Hi All,

Some good feedback and interesting suggestions. A couple of points to clarify (but thanks to those that made suggestions otherwise).

The point of this exercise is not so much to build the generator but to work out how I would build it. As mentioned, there are many

Science Fair projects out there in Internetland and the theory is simple and straight forward - wind some coils and move them through

a magnetic field. My theory of sticking Magnets to a Fly Wheel and spinning them past a coils should work no problems.

For those that suggested pulling apart or acquiring motors and spinning them some way - I agree that it is simpler and easier and almost

certainly cheaper but only gives me the end result. What I want is the satisfaction of working out how to do it, designing a machine that

will do it, and then seeing how close I get to the theory with actual test measurements.

For those who suggested the wind power generator path, that is sort of what I had in mind when I dreamed this up. I am investigating this

now, but many of these projects also use the "get a motor" method. Some use a method similar to my method but they are more of the giant

Science Fair project type - they work fine but you get what you get, there is no theory behind the designs to calculate what you get.

I have made some progress. I am not interested in PHD level explanations of how this works, just a working knowledge, and I am happy

to plug numbers into a formula. My interest is doing the exercise and having an understanding of what any formula actually calculates

and why it needs certain inputs, e.g. there will be some trig function involved because the rig spins - I get that. I will leave any heavy lifting

to a computer, I don't need to know Quantum Field Theory so that the arcane quirks make sense.

For those interested, I was put on to these sites:

Hi Andrew,

The generated voltage can be calculated using the first link below. The amount of power that can be generated (and hence current flow) is related to the amount of power provided by the force causing the rotation and generator efficiency. The wire gauge and resistance are inter-related and determine the amount of current that can be generated either due to voltage drop and/or fusing of the wire. The wire gauge does not affect the generated voltage until there is a load applied to cause current flow.

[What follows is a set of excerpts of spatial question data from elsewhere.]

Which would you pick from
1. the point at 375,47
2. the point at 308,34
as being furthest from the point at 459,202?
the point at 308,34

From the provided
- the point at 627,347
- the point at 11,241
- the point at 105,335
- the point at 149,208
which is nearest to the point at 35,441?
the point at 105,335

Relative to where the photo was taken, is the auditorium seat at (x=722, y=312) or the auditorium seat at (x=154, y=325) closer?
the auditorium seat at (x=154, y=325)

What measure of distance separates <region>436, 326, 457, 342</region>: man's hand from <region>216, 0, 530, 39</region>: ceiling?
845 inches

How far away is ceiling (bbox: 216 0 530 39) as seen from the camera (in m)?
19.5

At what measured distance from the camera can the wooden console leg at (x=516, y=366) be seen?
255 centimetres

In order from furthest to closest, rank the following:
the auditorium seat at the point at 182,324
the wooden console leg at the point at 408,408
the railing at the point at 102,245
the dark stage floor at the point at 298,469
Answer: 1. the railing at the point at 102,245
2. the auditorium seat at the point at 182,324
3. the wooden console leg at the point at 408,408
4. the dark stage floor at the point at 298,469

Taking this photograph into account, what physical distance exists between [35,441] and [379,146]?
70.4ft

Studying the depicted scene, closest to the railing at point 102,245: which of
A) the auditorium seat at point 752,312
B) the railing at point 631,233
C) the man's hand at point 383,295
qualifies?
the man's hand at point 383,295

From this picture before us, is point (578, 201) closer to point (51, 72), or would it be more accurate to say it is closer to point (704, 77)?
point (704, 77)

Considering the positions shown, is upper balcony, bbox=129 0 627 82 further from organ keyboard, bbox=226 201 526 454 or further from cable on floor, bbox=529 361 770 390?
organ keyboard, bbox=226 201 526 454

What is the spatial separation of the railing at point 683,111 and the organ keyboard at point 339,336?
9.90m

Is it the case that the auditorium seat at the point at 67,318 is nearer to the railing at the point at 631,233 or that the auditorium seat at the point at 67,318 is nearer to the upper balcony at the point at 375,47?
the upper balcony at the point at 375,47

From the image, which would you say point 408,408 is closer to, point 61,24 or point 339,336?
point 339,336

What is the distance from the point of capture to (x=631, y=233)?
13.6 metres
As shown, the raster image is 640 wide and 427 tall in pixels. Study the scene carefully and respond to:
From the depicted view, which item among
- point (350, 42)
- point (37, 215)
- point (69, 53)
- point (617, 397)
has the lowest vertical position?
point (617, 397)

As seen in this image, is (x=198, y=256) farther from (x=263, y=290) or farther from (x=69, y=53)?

http://www.endmemo.com/physics/electricgenerator.php

More information in these links.

http://hyperphysics.phy-astr.gsu.edu/hbase/magnetic/genwir3.html

https://www.electricaltechnology.org/2012/11/emf-equation-of-alternator-or-ac.html

https://opentextbc.ca/physicstestbook2/chapter/electric-generators/

Regards

John Clarke
Thanks to John Clarke fro Silicon Chip Magazine in Australia.

I am greatly enjoying all you input. Thanks for all of your help.